DATA IN THIS EXERCISE:
################
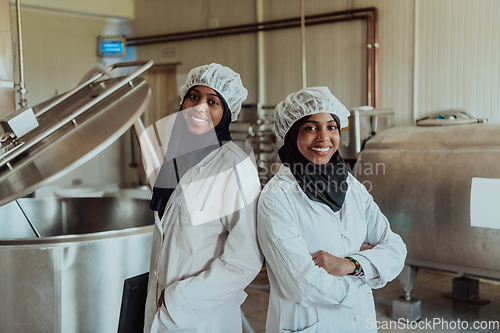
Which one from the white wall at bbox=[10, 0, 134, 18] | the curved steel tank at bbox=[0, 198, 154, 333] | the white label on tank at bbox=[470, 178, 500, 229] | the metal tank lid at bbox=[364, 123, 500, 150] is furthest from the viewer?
the white wall at bbox=[10, 0, 134, 18]

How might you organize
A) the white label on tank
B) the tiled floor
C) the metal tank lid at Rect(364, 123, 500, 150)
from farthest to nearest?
the tiled floor, the metal tank lid at Rect(364, 123, 500, 150), the white label on tank

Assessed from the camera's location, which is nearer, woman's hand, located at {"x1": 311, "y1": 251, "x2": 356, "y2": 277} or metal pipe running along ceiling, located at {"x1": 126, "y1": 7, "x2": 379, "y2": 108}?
woman's hand, located at {"x1": 311, "y1": 251, "x2": 356, "y2": 277}

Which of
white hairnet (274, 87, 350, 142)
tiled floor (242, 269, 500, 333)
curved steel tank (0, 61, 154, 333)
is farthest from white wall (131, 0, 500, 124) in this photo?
white hairnet (274, 87, 350, 142)

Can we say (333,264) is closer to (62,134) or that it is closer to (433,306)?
(62,134)

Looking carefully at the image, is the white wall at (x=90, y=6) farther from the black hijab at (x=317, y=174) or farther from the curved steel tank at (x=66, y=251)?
the black hijab at (x=317, y=174)

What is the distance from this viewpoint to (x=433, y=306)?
11.4 ft

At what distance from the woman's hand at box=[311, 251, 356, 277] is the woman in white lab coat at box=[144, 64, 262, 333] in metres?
0.16

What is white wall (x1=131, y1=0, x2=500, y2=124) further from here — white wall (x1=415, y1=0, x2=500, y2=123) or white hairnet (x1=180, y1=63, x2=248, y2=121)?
white hairnet (x1=180, y1=63, x2=248, y2=121)

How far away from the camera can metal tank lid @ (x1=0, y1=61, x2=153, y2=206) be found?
5.19ft

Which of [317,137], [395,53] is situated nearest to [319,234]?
[317,137]

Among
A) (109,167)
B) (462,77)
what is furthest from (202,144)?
(109,167)

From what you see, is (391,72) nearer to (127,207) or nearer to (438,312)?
(438,312)

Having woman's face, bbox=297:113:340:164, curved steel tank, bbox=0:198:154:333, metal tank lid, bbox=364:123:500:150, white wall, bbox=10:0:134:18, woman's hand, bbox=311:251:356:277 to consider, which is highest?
white wall, bbox=10:0:134:18

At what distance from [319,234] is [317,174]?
0.17m
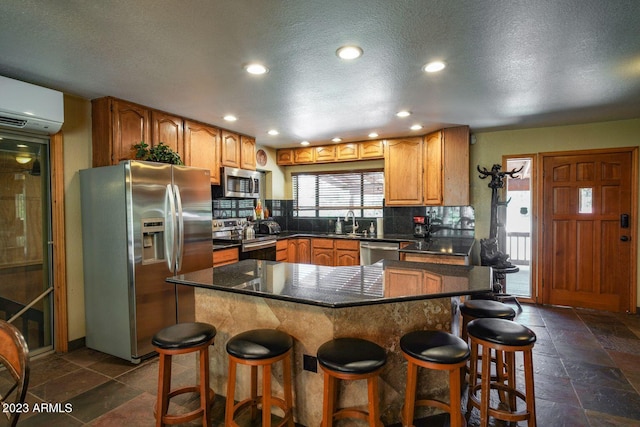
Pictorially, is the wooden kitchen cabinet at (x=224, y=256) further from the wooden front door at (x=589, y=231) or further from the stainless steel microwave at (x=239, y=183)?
the wooden front door at (x=589, y=231)

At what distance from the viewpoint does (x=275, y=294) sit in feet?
5.81

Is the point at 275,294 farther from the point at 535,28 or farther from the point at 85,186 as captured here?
the point at 85,186

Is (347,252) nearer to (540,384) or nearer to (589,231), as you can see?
(540,384)

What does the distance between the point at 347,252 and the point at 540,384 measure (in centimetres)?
282

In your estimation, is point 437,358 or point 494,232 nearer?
point 437,358

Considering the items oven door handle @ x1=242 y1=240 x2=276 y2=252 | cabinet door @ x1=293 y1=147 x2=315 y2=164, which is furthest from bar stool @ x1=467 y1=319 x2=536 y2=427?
cabinet door @ x1=293 y1=147 x2=315 y2=164

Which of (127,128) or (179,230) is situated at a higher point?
(127,128)

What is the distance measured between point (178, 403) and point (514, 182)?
645cm

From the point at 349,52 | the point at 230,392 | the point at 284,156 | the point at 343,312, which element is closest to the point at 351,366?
the point at 343,312

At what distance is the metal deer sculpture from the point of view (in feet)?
13.4

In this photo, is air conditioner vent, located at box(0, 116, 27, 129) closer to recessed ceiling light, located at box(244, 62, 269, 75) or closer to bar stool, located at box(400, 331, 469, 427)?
recessed ceiling light, located at box(244, 62, 269, 75)

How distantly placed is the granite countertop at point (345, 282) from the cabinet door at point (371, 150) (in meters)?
2.73

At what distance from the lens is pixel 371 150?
5031 millimetres

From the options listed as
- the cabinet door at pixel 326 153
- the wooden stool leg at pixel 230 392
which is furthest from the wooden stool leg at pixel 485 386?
the cabinet door at pixel 326 153
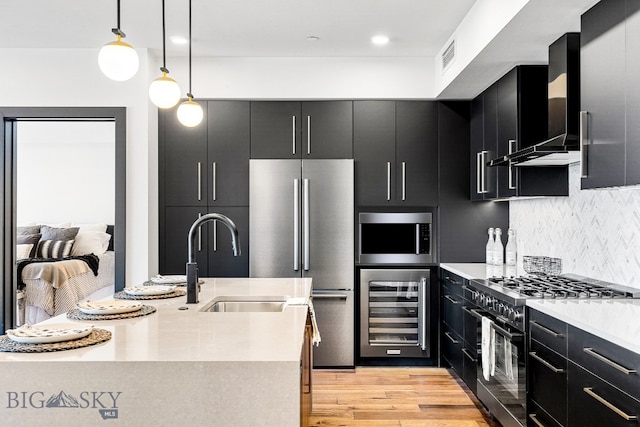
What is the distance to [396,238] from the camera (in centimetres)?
474

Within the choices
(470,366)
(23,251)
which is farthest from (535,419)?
(23,251)

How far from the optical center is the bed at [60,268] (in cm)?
569

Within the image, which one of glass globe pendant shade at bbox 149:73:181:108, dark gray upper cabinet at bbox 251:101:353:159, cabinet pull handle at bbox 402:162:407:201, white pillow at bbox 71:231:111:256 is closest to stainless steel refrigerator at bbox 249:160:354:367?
dark gray upper cabinet at bbox 251:101:353:159

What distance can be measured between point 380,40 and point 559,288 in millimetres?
2309

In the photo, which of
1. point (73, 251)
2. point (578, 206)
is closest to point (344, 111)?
point (578, 206)

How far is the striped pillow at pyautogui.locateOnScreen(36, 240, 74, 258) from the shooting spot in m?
6.82

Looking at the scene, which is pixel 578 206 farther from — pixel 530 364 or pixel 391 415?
pixel 391 415

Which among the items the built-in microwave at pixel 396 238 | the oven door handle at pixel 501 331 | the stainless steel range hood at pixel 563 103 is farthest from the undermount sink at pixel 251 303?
the built-in microwave at pixel 396 238

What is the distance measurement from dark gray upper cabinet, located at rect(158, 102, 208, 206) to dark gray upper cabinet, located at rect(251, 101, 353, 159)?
46 centimetres

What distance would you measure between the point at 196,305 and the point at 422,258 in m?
2.60

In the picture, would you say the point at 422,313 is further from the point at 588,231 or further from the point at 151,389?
the point at 151,389

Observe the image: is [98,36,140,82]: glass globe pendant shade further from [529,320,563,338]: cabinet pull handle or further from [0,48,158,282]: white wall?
[0,48,158,282]: white wall

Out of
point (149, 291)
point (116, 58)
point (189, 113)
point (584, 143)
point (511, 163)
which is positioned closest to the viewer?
point (116, 58)

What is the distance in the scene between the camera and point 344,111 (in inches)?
187
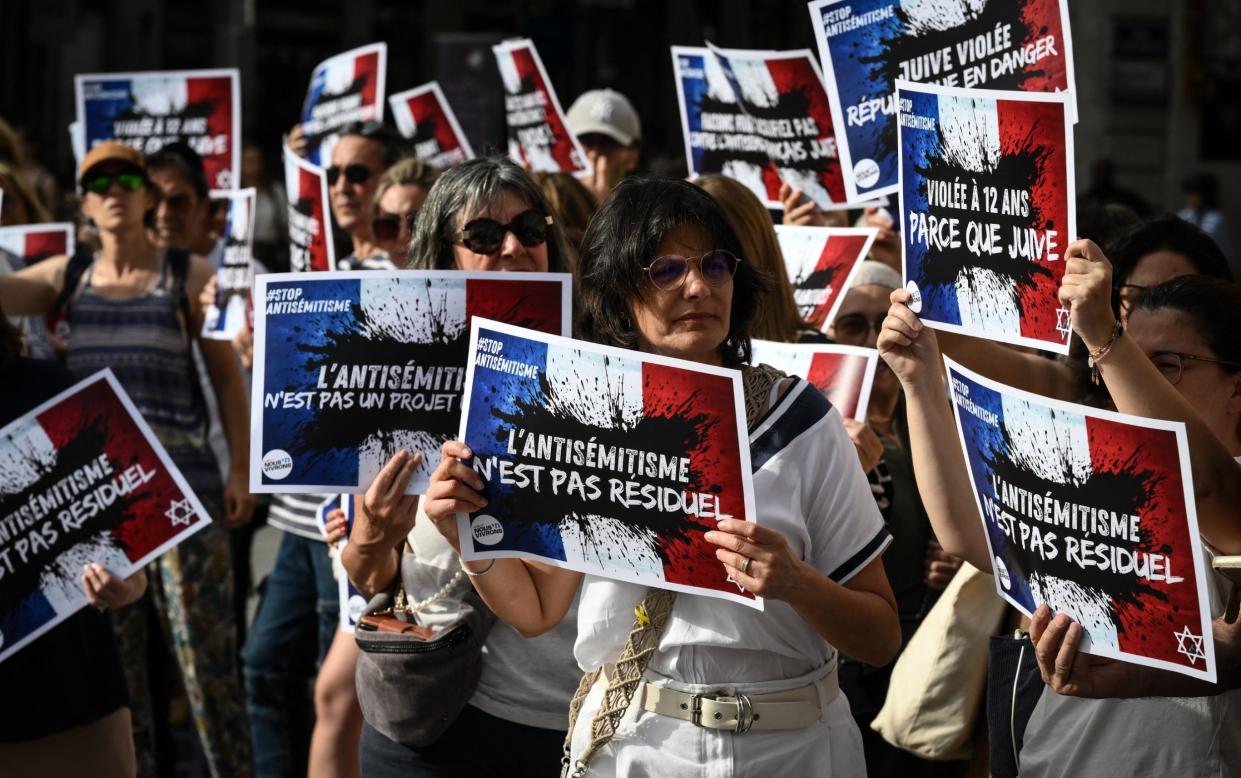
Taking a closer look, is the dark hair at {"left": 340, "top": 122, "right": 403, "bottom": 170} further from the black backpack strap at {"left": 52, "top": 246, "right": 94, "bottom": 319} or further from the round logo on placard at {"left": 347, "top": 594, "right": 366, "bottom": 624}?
the round logo on placard at {"left": 347, "top": 594, "right": 366, "bottom": 624}

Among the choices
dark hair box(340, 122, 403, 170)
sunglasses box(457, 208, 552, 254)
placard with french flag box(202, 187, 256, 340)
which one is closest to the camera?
sunglasses box(457, 208, 552, 254)

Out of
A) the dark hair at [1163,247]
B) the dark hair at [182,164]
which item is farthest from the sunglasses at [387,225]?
the dark hair at [1163,247]

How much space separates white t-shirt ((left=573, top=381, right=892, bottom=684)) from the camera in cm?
316

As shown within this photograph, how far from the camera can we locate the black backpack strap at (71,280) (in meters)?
6.09

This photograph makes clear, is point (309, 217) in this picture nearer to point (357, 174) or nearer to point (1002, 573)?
point (357, 174)

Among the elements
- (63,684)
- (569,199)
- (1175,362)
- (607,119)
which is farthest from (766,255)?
(607,119)

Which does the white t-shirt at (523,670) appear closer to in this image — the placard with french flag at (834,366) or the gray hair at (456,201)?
the gray hair at (456,201)

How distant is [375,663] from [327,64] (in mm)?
4604

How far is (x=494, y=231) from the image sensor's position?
13.5 feet

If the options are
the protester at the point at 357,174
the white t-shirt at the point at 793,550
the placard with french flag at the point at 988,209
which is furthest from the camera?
the protester at the point at 357,174

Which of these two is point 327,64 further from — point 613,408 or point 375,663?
point 613,408

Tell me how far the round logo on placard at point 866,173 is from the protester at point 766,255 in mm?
262

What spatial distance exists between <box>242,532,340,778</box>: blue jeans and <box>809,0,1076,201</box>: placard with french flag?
2.29 metres

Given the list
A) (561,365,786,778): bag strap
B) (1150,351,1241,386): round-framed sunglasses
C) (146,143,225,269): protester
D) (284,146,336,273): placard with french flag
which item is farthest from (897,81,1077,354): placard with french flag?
(146,143,225,269): protester
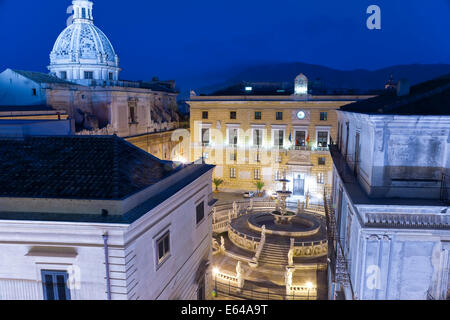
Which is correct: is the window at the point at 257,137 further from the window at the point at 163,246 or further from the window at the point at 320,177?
the window at the point at 163,246

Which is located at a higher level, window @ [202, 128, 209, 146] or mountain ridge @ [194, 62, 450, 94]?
mountain ridge @ [194, 62, 450, 94]

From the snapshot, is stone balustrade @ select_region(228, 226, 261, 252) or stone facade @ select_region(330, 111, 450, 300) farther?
stone balustrade @ select_region(228, 226, 261, 252)

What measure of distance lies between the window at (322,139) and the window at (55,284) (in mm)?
34205

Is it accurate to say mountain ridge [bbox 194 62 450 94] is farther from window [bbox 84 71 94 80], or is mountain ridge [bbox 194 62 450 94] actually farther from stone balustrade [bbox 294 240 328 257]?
stone balustrade [bbox 294 240 328 257]

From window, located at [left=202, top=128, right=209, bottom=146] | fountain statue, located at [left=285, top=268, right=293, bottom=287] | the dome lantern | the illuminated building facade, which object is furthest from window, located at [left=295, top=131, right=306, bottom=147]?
the dome lantern

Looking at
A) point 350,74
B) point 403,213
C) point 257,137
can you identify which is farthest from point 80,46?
point 350,74

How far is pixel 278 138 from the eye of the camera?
134ft

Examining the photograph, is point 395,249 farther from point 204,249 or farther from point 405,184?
point 204,249

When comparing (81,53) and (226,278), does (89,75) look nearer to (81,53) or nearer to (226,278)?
(81,53)

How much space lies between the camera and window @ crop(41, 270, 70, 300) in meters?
9.41

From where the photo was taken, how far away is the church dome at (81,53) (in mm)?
47531

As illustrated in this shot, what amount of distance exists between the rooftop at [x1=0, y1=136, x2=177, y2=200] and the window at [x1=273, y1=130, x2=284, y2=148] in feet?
94.4

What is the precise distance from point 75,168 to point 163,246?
365cm

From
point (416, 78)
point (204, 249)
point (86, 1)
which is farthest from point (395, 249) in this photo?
point (416, 78)
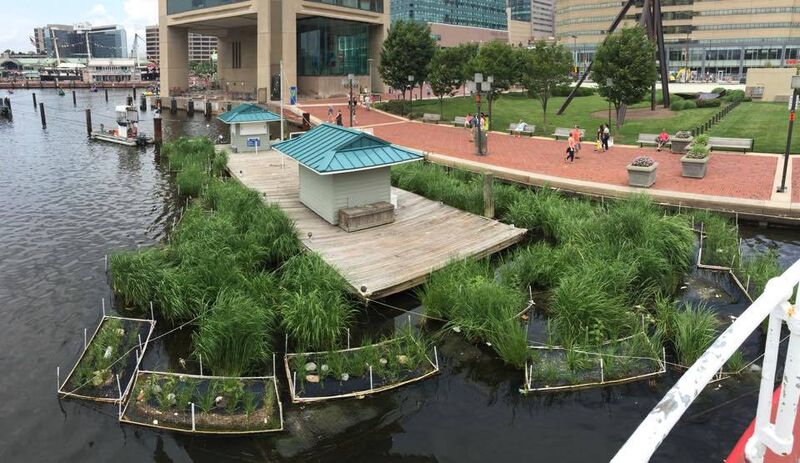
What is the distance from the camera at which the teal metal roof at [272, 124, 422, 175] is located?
1745 centimetres

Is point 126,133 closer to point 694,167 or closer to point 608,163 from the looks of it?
point 608,163

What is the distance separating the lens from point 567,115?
49.0 m

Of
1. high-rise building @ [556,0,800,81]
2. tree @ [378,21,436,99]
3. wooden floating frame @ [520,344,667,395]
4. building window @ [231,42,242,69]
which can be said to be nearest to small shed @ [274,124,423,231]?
wooden floating frame @ [520,344,667,395]

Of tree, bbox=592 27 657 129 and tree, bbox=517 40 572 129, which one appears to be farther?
tree, bbox=517 40 572 129

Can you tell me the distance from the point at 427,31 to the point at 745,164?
3483cm

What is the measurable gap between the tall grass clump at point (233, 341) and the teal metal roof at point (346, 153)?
6060 mm

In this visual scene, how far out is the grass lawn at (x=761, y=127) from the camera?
3191 centimetres

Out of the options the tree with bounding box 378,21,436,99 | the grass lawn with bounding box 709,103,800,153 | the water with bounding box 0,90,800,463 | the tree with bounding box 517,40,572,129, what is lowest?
the water with bounding box 0,90,800,463

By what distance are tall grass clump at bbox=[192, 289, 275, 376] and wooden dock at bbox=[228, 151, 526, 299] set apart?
111 inches

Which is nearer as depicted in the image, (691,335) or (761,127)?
(691,335)

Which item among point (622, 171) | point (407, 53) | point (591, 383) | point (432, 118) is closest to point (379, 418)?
point (591, 383)

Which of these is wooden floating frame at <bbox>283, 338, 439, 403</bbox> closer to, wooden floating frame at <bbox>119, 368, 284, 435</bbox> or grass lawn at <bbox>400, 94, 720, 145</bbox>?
wooden floating frame at <bbox>119, 368, 284, 435</bbox>

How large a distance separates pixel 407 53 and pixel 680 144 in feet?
99.4

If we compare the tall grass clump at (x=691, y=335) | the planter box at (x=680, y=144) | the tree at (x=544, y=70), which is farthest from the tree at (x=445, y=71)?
the tall grass clump at (x=691, y=335)
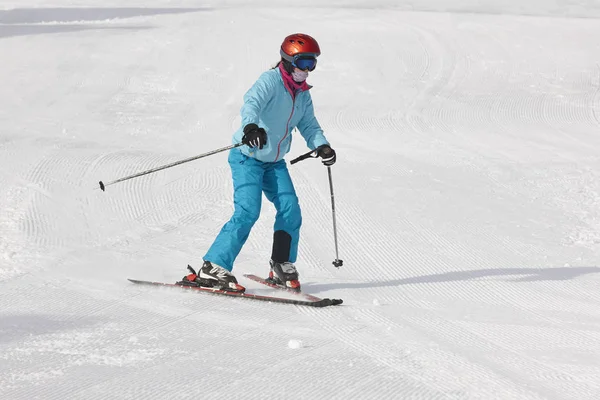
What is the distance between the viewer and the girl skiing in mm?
5621

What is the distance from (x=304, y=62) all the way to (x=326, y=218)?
107 inches

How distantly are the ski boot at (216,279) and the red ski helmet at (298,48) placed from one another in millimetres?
1397

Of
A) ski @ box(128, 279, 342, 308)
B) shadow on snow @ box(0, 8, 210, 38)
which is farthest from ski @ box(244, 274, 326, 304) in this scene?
shadow on snow @ box(0, 8, 210, 38)

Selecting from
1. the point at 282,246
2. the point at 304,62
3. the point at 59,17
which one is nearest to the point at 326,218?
the point at 282,246

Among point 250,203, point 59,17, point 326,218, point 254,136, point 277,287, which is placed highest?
point 59,17

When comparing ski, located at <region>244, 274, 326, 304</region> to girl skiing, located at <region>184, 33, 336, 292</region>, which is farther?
ski, located at <region>244, 274, 326, 304</region>

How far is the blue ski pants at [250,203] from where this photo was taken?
19.1ft

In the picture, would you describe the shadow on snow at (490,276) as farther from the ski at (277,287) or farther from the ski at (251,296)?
the ski at (251,296)

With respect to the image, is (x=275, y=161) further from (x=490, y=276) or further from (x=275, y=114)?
(x=490, y=276)

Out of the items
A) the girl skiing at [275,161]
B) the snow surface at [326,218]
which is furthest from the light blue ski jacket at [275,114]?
the snow surface at [326,218]

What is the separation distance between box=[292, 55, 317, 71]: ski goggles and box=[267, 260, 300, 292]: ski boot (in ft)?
4.26

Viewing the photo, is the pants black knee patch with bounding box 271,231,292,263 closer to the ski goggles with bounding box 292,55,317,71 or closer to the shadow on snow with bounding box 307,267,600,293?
the shadow on snow with bounding box 307,267,600,293

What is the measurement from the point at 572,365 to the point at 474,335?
0.66m

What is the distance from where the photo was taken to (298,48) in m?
5.55
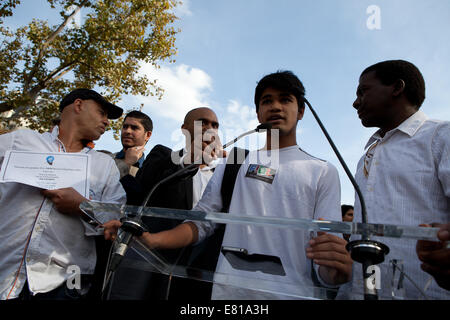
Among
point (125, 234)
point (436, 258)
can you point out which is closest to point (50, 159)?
point (125, 234)

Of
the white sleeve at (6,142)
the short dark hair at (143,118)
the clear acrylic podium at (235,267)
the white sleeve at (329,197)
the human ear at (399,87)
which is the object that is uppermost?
the short dark hair at (143,118)

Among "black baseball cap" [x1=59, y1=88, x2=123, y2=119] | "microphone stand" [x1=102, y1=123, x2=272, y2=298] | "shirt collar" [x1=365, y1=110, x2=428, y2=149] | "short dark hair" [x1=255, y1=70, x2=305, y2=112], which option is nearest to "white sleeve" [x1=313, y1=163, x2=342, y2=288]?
"shirt collar" [x1=365, y1=110, x2=428, y2=149]

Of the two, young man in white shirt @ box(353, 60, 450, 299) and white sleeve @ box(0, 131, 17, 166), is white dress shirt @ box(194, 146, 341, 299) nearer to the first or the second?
young man in white shirt @ box(353, 60, 450, 299)

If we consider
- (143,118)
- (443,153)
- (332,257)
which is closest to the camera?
(332,257)

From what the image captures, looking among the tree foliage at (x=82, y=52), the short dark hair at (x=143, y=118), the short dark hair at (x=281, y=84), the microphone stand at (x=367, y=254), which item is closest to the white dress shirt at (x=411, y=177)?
the short dark hair at (x=281, y=84)

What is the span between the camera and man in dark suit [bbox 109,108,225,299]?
3.83ft

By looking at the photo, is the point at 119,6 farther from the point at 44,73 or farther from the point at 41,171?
the point at 41,171

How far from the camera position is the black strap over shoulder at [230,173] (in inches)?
76.3

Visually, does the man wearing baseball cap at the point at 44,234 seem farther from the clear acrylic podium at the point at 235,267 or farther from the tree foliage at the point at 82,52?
the tree foliage at the point at 82,52

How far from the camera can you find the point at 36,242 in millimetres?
1998

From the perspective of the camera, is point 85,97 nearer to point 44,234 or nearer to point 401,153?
point 44,234

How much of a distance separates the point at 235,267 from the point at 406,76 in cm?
189

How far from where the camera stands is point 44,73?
9.86 meters
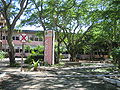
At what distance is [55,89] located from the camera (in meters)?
7.13

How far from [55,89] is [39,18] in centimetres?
1469

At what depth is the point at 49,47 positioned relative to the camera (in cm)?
1867

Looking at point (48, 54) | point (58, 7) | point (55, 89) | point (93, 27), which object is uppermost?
point (58, 7)

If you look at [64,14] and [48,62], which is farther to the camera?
[64,14]

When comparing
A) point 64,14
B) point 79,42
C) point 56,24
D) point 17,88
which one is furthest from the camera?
point 79,42

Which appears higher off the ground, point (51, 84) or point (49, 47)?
point (49, 47)

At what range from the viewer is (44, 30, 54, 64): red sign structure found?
18.5 metres

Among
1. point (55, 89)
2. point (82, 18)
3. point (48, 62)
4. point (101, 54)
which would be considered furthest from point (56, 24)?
point (101, 54)

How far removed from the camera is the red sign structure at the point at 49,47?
18469 mm

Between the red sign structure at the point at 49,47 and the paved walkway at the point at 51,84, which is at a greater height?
the red sign structure at the point at 49,47

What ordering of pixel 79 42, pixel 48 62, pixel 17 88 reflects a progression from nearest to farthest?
pixel 17 88
pixel 48 62
pixel 79 42

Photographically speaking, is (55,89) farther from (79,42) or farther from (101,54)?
(101,54)

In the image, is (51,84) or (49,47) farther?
(49,47)

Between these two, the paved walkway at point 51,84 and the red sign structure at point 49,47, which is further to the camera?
################
EXERCISE:
The answer consists only of the lines from the one containing "At what distance is [55,89]" to the end of the records, each written out exactly.

EXPECTED OUTPUT:
At what distance is [55,89] located from the camera (in meters)?
7.13

How far from [55,89] is [39,18] in centimetres?
1469

At what depth is the point at 49,47 positioned relative to the camera (in cm)?
1867

Looking at point (48, 54) | point (58, 7) | point (55, 89) | point (93, 27), which object is uppermost?
point (58, 7)

If you look at [64,14] and [48,62], which is farther to the camera?
[64,14]

When comparing
A) point 64,14
B) point 79,42
C) point 56,24
D) point 17,88
which one is furthest from the camera?
point 79,42

Which appears higher off the ground, point (51, 84) or point (49, 47)?
point (49, 47)

At what range from the viewer is (44, 30, 54, 64): red sign structure found?
18.5 metres

Among
1. point (55, 89)
2. point (82, 18)
3. point (48, 62)
4. point (101, 54)
which would be considered furthest from point (56, 24)?
point (101, 54)

How far removed from the camera is the red sign structure at the point at 49,47?
18469 mm

Between the red sign structure at the point at 49,47 and the paved walkway at the point at 51,84, which is at a greater height?
the red sign structure at the point at 49,47

What ordering of pixel 79 42, pixel 48 62, pixel 17 88 reflects a progression from nearest to farthest?
pixel 17 88
pixel 48 62
pixel 79 42

Photographically speaking, is (55,89) farther from (79,42) or farther from (101,54)?
(101,54)

In the image, is (51,84) or (49,47) farther?
(49,47)

Between these two, the paved walkway at point 51,84 and the red sign structure at point 49,47, which is further to the camera?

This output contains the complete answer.